■ The problem:
Rewrite the lines below, swapping every "camouflage cargo pants" for "olive cargo pants" and keeping everything else the same.

■ Material supplied:
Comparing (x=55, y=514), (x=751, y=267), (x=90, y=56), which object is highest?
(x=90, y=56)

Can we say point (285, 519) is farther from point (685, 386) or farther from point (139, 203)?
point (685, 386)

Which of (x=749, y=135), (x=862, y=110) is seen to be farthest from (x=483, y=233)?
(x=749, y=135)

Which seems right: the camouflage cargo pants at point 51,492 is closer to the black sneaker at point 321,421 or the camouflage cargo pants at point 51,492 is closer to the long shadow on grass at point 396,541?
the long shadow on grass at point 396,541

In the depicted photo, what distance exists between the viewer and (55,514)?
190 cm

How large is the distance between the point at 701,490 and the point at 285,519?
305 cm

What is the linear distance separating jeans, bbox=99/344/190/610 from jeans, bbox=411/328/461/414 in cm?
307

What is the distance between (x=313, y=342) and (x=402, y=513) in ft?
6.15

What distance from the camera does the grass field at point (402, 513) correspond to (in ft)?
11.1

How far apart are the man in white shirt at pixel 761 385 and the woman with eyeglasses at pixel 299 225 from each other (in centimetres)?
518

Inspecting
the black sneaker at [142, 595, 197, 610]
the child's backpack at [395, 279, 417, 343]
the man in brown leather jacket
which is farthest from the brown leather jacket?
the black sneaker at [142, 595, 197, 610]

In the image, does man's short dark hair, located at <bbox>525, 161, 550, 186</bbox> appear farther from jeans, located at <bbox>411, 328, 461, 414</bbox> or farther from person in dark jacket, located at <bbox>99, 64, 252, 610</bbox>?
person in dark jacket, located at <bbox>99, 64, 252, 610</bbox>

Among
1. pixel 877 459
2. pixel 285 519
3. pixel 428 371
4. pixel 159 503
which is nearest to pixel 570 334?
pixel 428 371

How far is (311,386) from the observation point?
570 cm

■ Exercise response:
Comparing (x=55, y=514), (x=751, y=267), (x=90, y=56), which object is highest?
(x=90, y=56)

Can we say point (285, 519) is farther from point (685, 386) or farther from point (139, 203)?
point (685, 386)

Which of (x=749, y=135), (x=862, y=110) is seen to be farthest from (x=483, y=233)?
(x=749, y=135)

Which seems right: the olive cargo pants at point 51,492 is closer to the black sneaker at point 321,421 or the olive cargo pants at point 51,492 is closer to the long shadow on grass at point 396,541?
the long shadow on grass at point 396,541

In the depicted photo, what distance exists between the viewer and (55,514)?
190 cm

How large is the distance between the point at 701,490 and the point at 285,519?
305 cm

What is the linear distance separating jeans, bbox=99/344/190/610 from jeans, bbox=411/328/461/414 in cm?
307

What is the distance between (x=313, y=342) and (x=402, y=513) in ft?
6.15

What distance from the camera does the grass field at point (402, 513) correspond to (in ft)?
11.1

How far apart are the man in white shirt at pixel 761 385 and the woman with eyeglasses at pixel 299 225 from each other (in centimetres)?
518

Inspecting
the black sneaker at [142, 595, 197, 610]
the child's backpack at [395, 279, 417, 343]
the man in brown leather jacket
which is farthest from the brown leather jacket?
the black sneaker at [142, 595, 197, 610]

In the image, does man's short dark hair, located at <bbox>525, 161, 550, 186</bbox> appear farther from jeans, located at <bbox>411, 328, 461, 414</bbox> or farther from person in dark jacket, located at <bbox>99, 64, 252, 610</bbox>?
person in dark jacket, located at <bbox>99, 64, 252, 610</bbox>

Among
1. pixel 877 459
2. pixel 285 519
3. pixel 428 371
4. pixel 159 503
which is nearest to pixel 570 334?
pixel 428 371

How far is (311,386) from the observation point?
570 cm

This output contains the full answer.